We operate on a carefully cultivated budget, supported in large part by affiliation fees from our Houses and through different grants. Whereas the focus of a local Abbeyfield Society is on the creation and operation of an Abbeyfield House within its own community, the national Abbeyfield Society has more of a promotional role – to publicise the Abbeyfield name and to encourage and support other communities in establishing Abbeyfield Houses. It is the custodian of good Abbeyfield practice and supports training, lobbying, fundraising, and marketing in that country. In any given month, the Abbeyfield Canada team participates in activities to boost the name recognition of our organisation.
Abbeyfield’s core mandate is to provide affordable accommodation and companionship for lonely elders within their own local community. This is achieved by converting and maintaining houses in which, typically, a small group of residents live together with a house manager. Rooms are usually private, but housekeeping and meals are provided by a small staff in the common living space.
Each House is a non-profit, registered charity. House ownership and support are undertaken by community volunteers. Abbeyfield is non-denominational and inclusive.
Abbeyfield Canada is governed by a volunteer Board of Directors and managed by an Executive Director:
- Denis Laframboise – President
- Tim Shearman – Vice President and Director (ON)
- Bill Statten – Treasurer and Director (ON)
- Robert Gunn– Secretary and Director (BC)
- Liz Birchall – Director (ON)
- Evelyn Dutrisac – Director (ON)
- Andrea Geary – Director (MB)
- Judy Maile, BC – Director (BC)
- JP Melville – Executive Director
Canada joined Abbeyfield International in 1985 and remains committed to the Abbeyfield ideals first articulated by the founder Major Richard Carr-Gomm.

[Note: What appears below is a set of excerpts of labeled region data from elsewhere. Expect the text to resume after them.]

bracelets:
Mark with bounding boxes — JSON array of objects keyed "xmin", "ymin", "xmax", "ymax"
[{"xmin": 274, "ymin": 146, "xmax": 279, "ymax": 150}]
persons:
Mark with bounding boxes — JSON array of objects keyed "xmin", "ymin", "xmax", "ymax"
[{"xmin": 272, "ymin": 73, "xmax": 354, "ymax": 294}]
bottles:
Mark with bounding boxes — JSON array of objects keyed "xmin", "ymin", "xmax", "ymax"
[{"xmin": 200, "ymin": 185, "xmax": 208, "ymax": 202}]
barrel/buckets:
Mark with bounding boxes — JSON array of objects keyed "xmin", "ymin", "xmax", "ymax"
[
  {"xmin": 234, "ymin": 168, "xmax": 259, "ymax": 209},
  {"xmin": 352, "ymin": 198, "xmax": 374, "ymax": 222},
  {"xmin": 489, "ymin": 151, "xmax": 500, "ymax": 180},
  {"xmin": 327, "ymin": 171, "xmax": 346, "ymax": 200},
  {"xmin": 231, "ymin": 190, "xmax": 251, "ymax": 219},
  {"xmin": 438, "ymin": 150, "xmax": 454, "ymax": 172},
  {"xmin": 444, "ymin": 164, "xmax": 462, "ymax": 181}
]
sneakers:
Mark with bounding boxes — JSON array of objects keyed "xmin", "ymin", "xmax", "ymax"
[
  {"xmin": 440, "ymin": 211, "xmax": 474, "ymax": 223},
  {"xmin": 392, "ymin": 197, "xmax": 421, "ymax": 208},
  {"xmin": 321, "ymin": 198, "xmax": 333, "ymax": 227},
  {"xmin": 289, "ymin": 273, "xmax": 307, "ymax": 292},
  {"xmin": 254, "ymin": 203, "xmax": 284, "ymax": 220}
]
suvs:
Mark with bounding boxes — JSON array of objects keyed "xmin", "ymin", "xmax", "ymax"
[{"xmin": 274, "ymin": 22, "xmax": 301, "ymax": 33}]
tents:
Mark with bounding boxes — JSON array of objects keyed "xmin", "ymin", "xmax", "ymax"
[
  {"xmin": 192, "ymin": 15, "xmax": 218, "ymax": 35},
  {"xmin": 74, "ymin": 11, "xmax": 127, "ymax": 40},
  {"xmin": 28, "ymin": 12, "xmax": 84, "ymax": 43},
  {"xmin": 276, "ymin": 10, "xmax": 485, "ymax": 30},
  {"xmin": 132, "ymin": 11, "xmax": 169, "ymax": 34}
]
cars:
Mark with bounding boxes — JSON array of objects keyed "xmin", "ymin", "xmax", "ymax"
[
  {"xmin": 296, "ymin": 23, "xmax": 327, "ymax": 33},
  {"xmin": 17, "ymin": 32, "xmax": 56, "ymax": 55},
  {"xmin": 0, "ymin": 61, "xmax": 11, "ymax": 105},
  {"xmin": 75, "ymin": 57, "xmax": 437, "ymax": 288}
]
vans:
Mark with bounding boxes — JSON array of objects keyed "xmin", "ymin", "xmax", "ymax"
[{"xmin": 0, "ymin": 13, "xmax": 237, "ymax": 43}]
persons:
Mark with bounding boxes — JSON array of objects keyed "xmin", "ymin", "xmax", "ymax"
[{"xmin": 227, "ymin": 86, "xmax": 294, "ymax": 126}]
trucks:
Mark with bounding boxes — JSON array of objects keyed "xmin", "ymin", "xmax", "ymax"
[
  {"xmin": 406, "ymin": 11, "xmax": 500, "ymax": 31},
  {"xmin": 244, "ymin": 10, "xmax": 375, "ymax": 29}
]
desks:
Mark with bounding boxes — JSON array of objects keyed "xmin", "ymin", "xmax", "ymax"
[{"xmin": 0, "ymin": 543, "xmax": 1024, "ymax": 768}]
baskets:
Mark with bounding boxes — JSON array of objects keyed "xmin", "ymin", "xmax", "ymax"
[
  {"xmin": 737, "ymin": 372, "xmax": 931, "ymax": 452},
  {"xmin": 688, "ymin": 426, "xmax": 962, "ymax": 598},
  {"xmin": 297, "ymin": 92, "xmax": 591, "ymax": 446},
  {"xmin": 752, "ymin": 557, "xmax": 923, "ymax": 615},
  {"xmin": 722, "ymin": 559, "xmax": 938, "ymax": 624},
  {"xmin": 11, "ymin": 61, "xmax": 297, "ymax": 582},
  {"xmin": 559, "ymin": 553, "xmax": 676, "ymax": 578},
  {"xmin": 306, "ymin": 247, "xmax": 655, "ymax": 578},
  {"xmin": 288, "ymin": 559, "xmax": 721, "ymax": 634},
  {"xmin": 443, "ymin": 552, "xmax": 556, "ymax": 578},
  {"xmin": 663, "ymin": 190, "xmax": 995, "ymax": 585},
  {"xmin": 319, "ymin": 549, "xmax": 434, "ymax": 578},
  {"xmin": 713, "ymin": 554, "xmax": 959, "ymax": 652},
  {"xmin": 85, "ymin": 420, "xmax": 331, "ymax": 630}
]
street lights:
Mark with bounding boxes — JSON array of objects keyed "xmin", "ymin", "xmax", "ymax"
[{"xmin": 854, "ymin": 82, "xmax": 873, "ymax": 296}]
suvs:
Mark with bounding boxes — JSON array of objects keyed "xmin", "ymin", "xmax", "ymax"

In 1956, Richard Carr-Gomm resigned his commission with the British Army and bought a property in South London for £250. It was run down, had six rooms, an outdoor lavatory, and two cold taps. It was to provide housing for four people – the only qualification being loneliness. He was the first housekeeper and the press dubbed him “The Scrubbing Major.”
Today, this prototype has provided a vision and the impetus for hundreds of Abbeyfield Houses operating all around the world.
Abbeyfield International promotes the Abbeyfield concept globally using its network of member national societies and, through them, an extended network of local societies.
Currently there are many countries affiliated to Abbeyfield International, with hundreds of Abbeyfield Houses providing homes for thousands of seniors.